Timer used in Flink program

Posted by LiamS94 on Thu, 23 Dec 2021 17:49:53 +0100

Timer used in Flink program

Sometimes, we need to use timers in computing tasks to help us deal with business, such as automatic settlement of orders? Automatic praise? Regular collection? Wait

However, it should be noted that we cannot flexibly configure CRON expressions for computing tasks, but only specify the trigger time.

1, What kind of Flink job can start the timer

The JOB that needs to start the scheduled JOB must be processed by the KeyedProcessFunction low-order function, not Window

We can execute our data processing logic and start the timer in the processElement method.

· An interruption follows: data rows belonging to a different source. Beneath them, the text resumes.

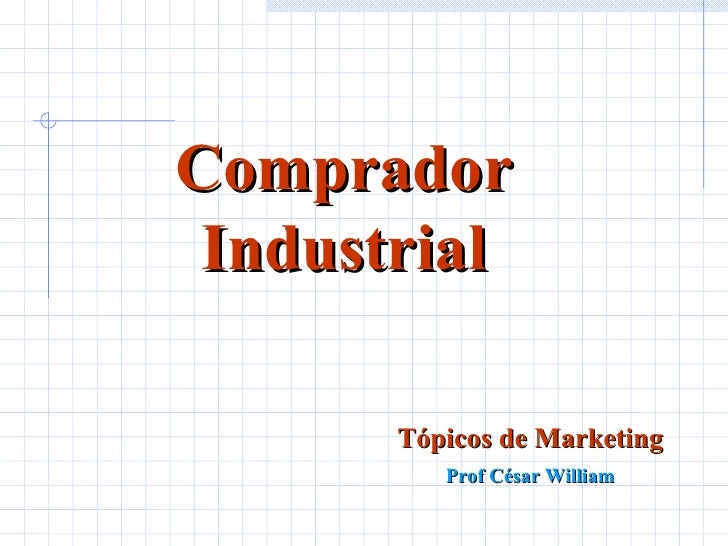 Comprador Industrial Tópicos de Marketing Prof César William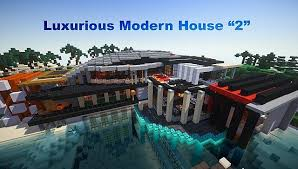 Luxurious Modern House 2 Map for Minecraft File Minecraft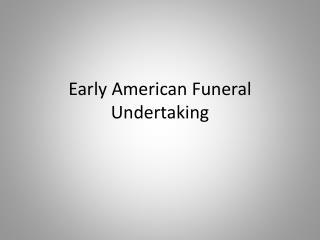 Early American Funeral Undertaking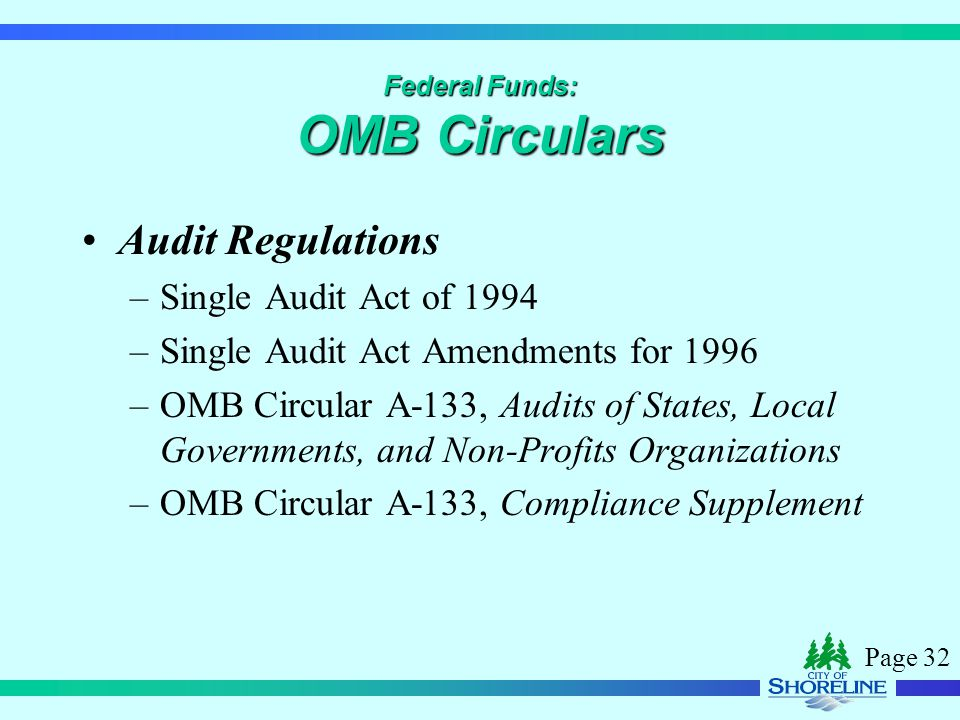 Page 32 Federal Funds: OMB Circulars Audit Regulations –Single Audit Act of 1994 –Single Audit Act Amendments for 1996 –OMB Circular A-133, Audits of States, Local Governments, and Non-Profits Organizations –OMB Circular A-133, Compliance Supplement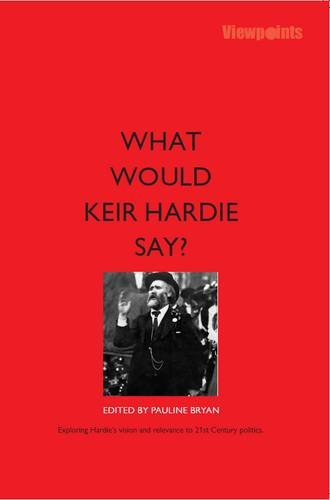 9781910745151: What Would Keir Hardie Say? Exploring Hardie's vision and relevance to 21st Century politics [ (Luath Viewpoints)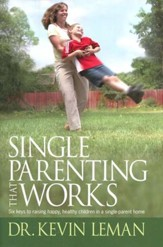 Single Parenting That Works: Six keys to raising happy, healthy, children in a single parent home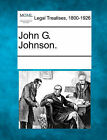 John G. Johnson. by Gale, Making of Modern Law (Paperback / softback, 2011)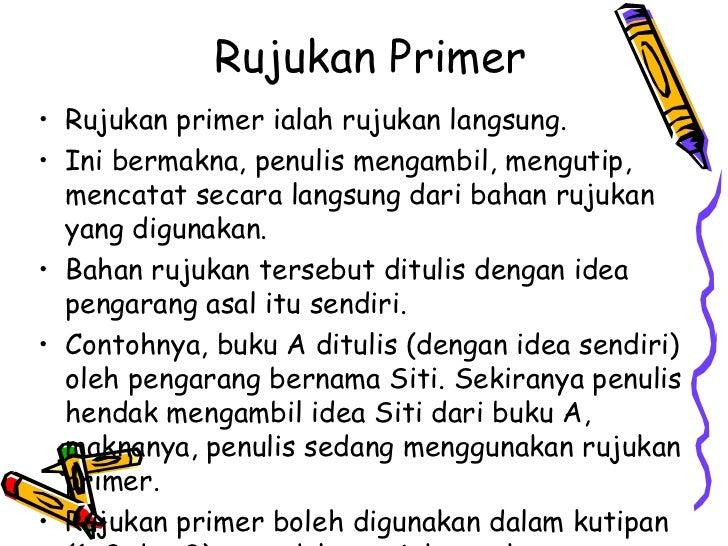 Rujukan Primer• Rujukan primer ialah rujukan langsung.• Ini bermakna, penulis mengambil, mengutip,  mencatat secara langsu...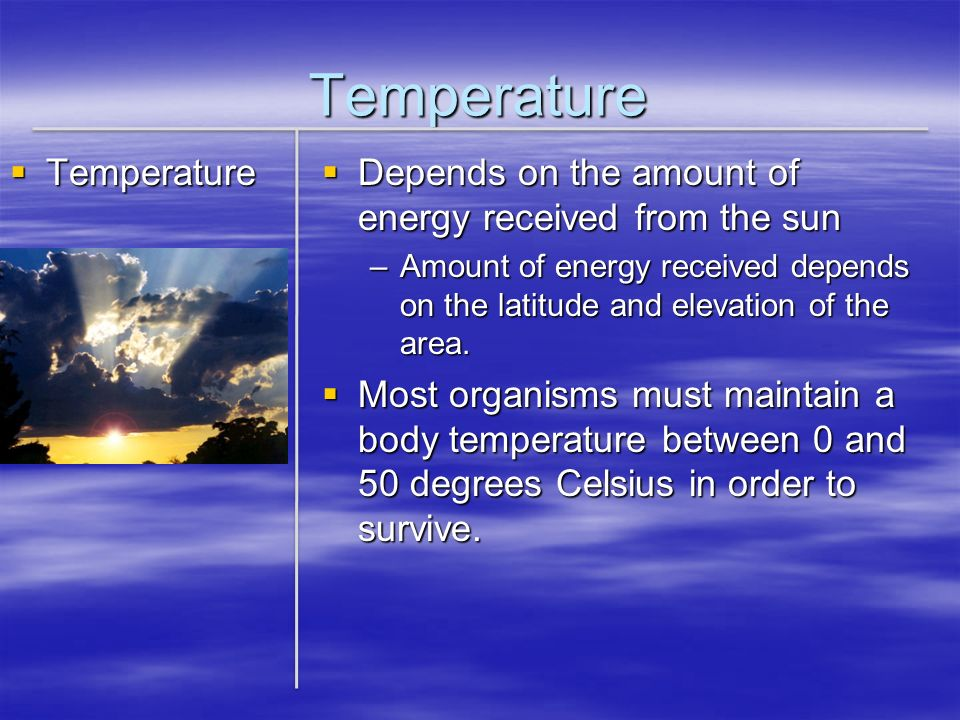 Temperature Temperature Temperature Depends on the amount of energy received from the sun Depends on the amount of energy received from the sun –Amoun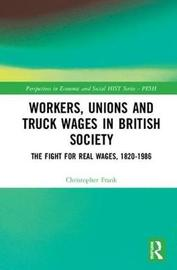 Workers, Unions and Truck Wages in British Society by Christopher Frank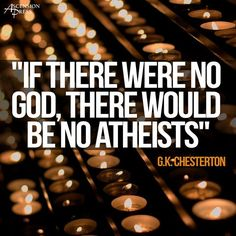 This made me smile. If there were no God, there would be no atheists. G.K. Chesterton quote
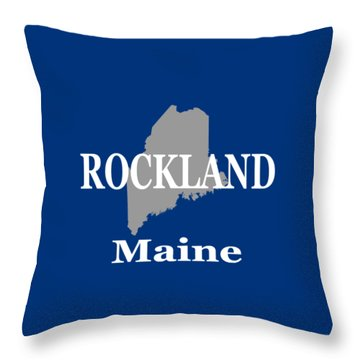 Throw Pillow featuring the photograph Rockalnd Maine State City And Town Pride  by Keith Webber Jr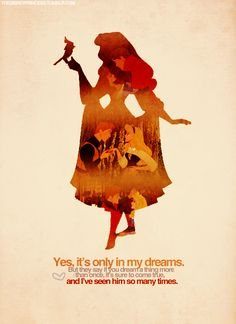 Yes, it's only in my dreams. But they say if you dream a thing more than once, it's sure to come true...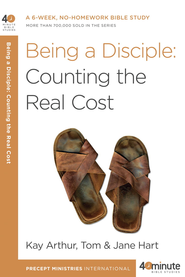 Being a Disciple: Counting the Real Cost - eBook  -     By: Kay Arthur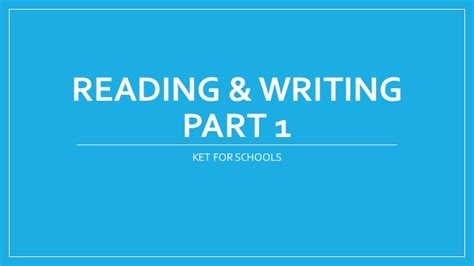 Ket reading and writing part 1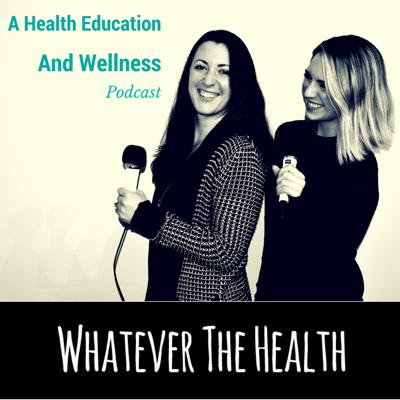 Whatever The Health Podcast
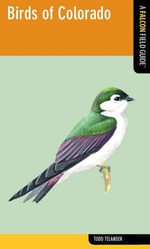 Birds of Colorado : A Falcon Field Guide [Tm] - Todd Telander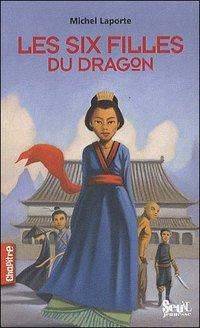 Les six filles du dragon- Michel Laporte!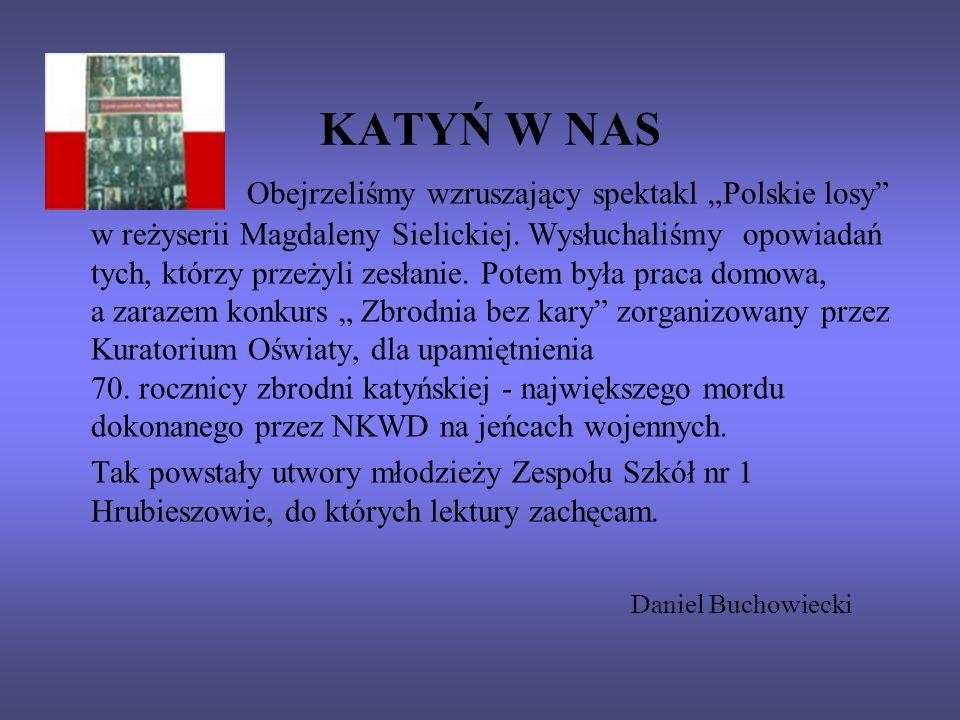 KATYŃ W NAS Obejrzeliśmy wzruszający spektakl Polskie losy w reżyserii Magdaleny Sielickiej. Wysłuchaliśmy opowiadań tych, którzy przeżyli zesłanie. P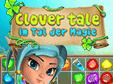 Jetzt das 3-Gewinnt-Spiel Clover Tale: Im Tal der Magie kostenlos herunterladen und spielen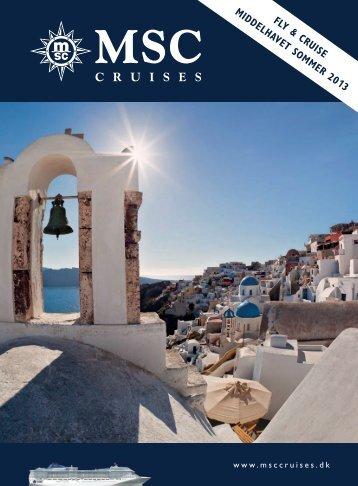 FLY & CRUISE MIDDELHAVET SOMMER 2013 - MSC Cruises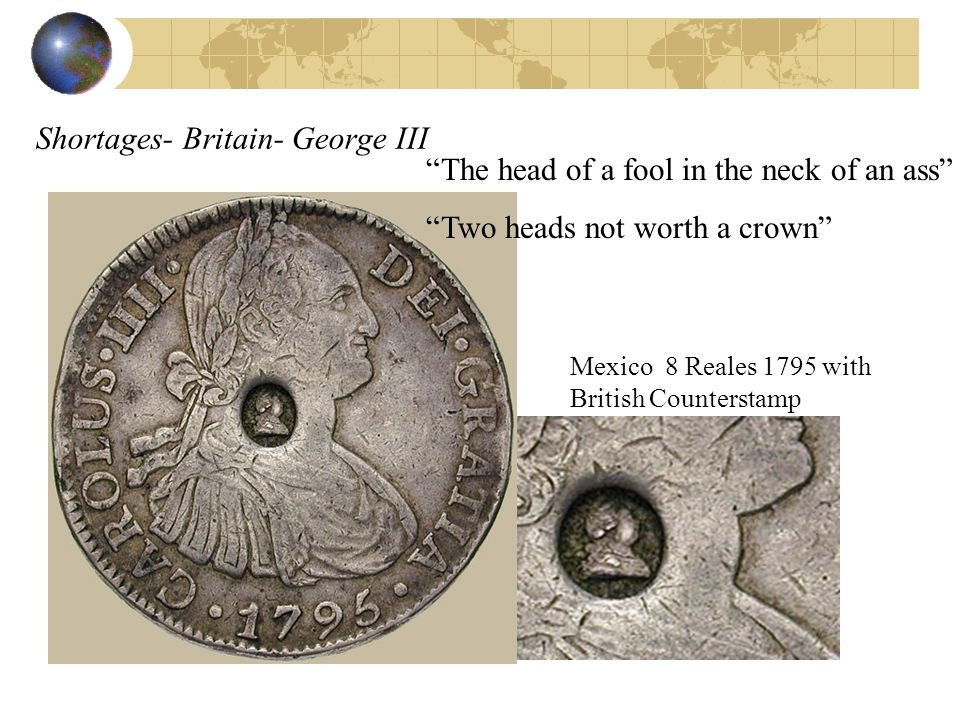 Shortages- Britain- George III Mexico 8 Reales 1795 with British Counterstamp The head of a fool in the neck of an ass Two heads not worth a crown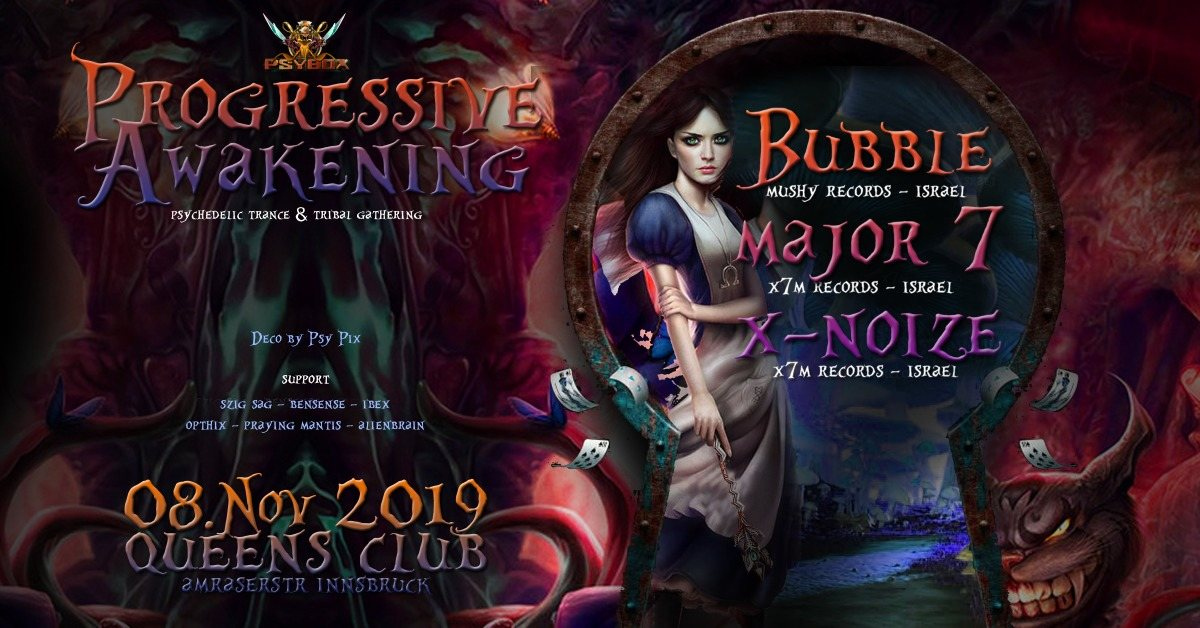 Psybox Progressive Awakening - Bubble Major7 XNoize 8 Nov '19, 22:00
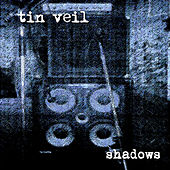 Play & Download Shadows by Tin Veil | Napster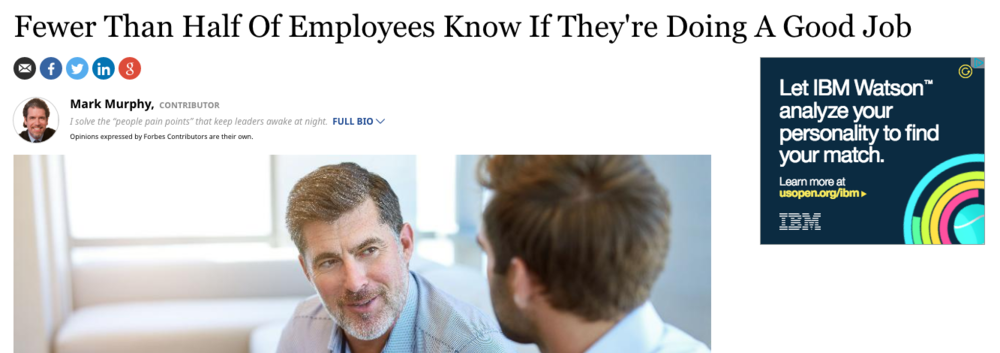http://www.forbes.com/sites/markmurphy/2016/09/04/fewer-than-half-of-employees-know-if-theyre-doing-a-good-job/#1a451a832a29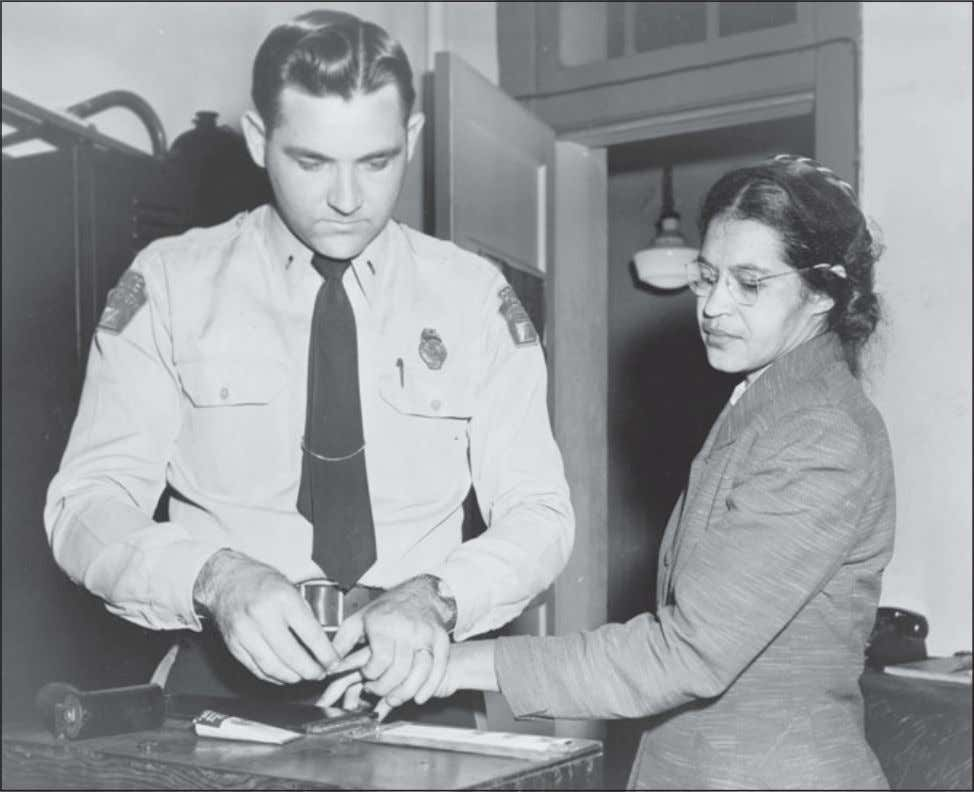 their vision, courage, and steadfastness of purpose in Rosa Parks is fingerprinted by a Montgomery, Alabama,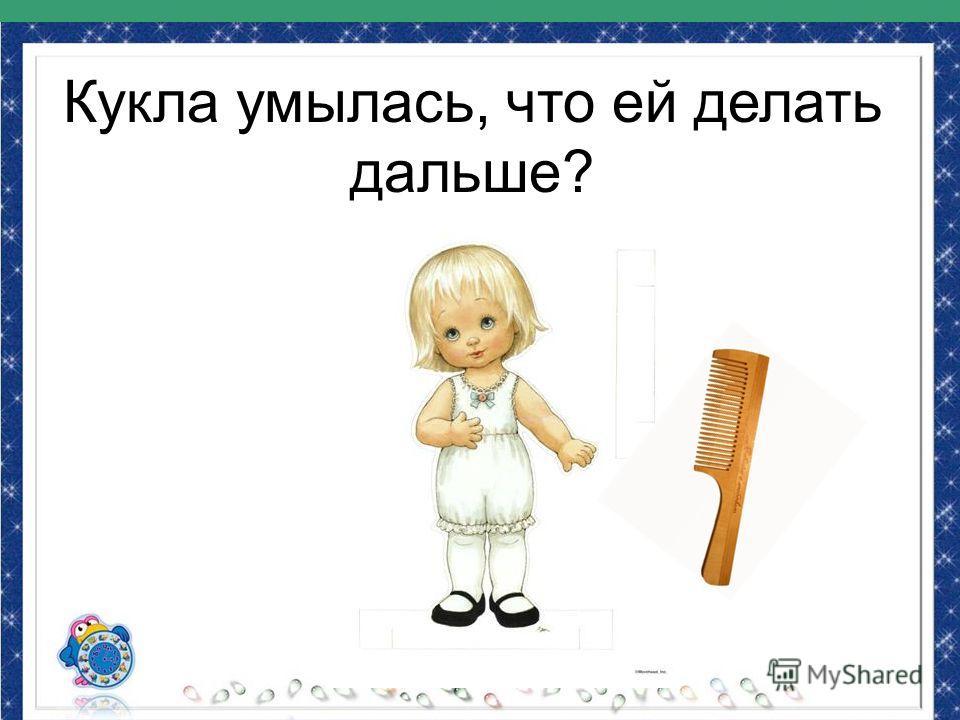 Кукла умылась, что ей делать дальше?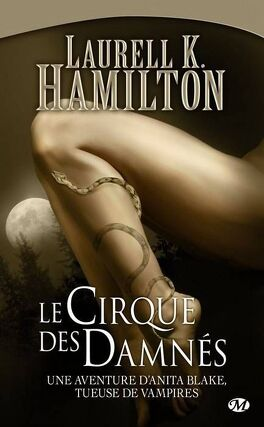 Couverture du livre : Anita Blake, Tome 3 : Le Cirque des damnés
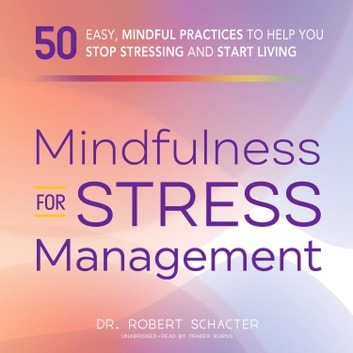 Mindfulness for Stress Management - 50 Ways to Improve Your Mood and Cultivate Calmness audiobook by Dr. Robert Schacter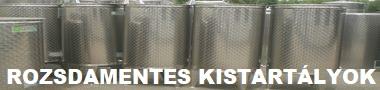 Rozsdamentes acél kistartályok 5-1500 literig álló és fekvő kivitelben, elsősorban bor és pálinka tárolására!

OnTimer method is the specific method executed when the timer is triggered,

2, Timer function display

Result display

Order time and automatic approval time

When the corresponding order praise time is up, check whether to evaluate and turn on automatic praise

3, Logical implementation

(1) Custom data source

I'm dead here. You can implement the RichSourceFunction interface according to your own needs

package com.leilei;

import cn.hutool.core.util.RandomUtil;
import org.apache.flink.streaming.api.functions.source.RichSourceFunction;

import java.util.UUID;
import java.util.concurrent.atomic.AtomicInteger;

/**
 * @author lei
 * @version 1.0
 * @date 2021/3/21 22:00
 * @desc Simulated order source
 */
public class MyOrderSource extends RichSourceFunction<Order> {
    private Boolean flag = true;
    private final String[] products = new String[]{"Braised chicken and rice", "Beijing Roast Duck", "Bridgehead spareribs"};
    private final String[] users = new String[]{"Ma bond", "Huang sirang", "Zhang Mazi"};
    AtomicInteger num;

    @Override
    public void run(SourceContext<Order> ctx) throws Exception {
        while (flag) {
            Order order = Order.builder()
                    .product(products[RandomUtil.randomInt(3)])
                    .username(users[RandomUtil.randomInt(3)])
                    .orderId(UUID.randomUUID().toString().replace("-", "."))
                    .orderTime(System.currentTimeMillis())
                    .build();
            Thread.sleep(5000);
            // The comment code simulates that there is only one timer for the same key. After the execution time, it overwrites before
            //if (num.get()<4) {
            Thread.sleep(5000);
            }else {
                Thread.sleep(500000);
            }
            num.incrementAndGet();
            ctx.collect(order);
        }
    }

    @Override
    public void cancel() {
        flag = false;
    }
}
package com.leilei;

import lombok.AllArgsConstructor;
import lombok.Builder;
import lombok.Data;
import lombok.NoArgsConstructor;

@NoArgsConstructor
@AllArgsConstructor
@Data
@Builder
/**
 * @author lei
 * @version 1.0
 * @date 2021/3/21 22:00
 * @desc Order simulation object
 */
public  class Order {
    private String product;
    private String username;
    private String orderId;
    private Long orderTime;
}

(2) Custom order KEY generator

package com.leilei;

import java.text.SimpleDateFormat;

/**
 * @author lei
 * @version 1.0
 * @desc
 * @date 2021-03-23 11:16
 */
public class KeyUtil {
    public static String buildKey(Order order) {
        String date = new SimpleDateFormat("yyyy-MM-dd HH:mm:ss").format(order.getOrderTime());
        return order.getUsername()+"--" + order.getProduct()+"--" + order.getOrderId() + "--Order time :" + date;
        // The comment code simulates that there is only one timer for the same key. After the execution time, it overwrites before
        //return order.getUsername();
    }
}

(3) ProcessFunction logic processing and timer function

(1) Define lower order processing functions

We need to inherit the abstract class KeyedProcessFunction, because my computing tasks will be grouped according to the KEY

(2) Write calculation logic and timer registration in processing function

If our computing program is ProcessFunction, one element will trigger the processElement method once. It is a real flow processing, and can only be processed one by one. Unlike window, we can customize the size of the window (window is the bridge between flow and batch).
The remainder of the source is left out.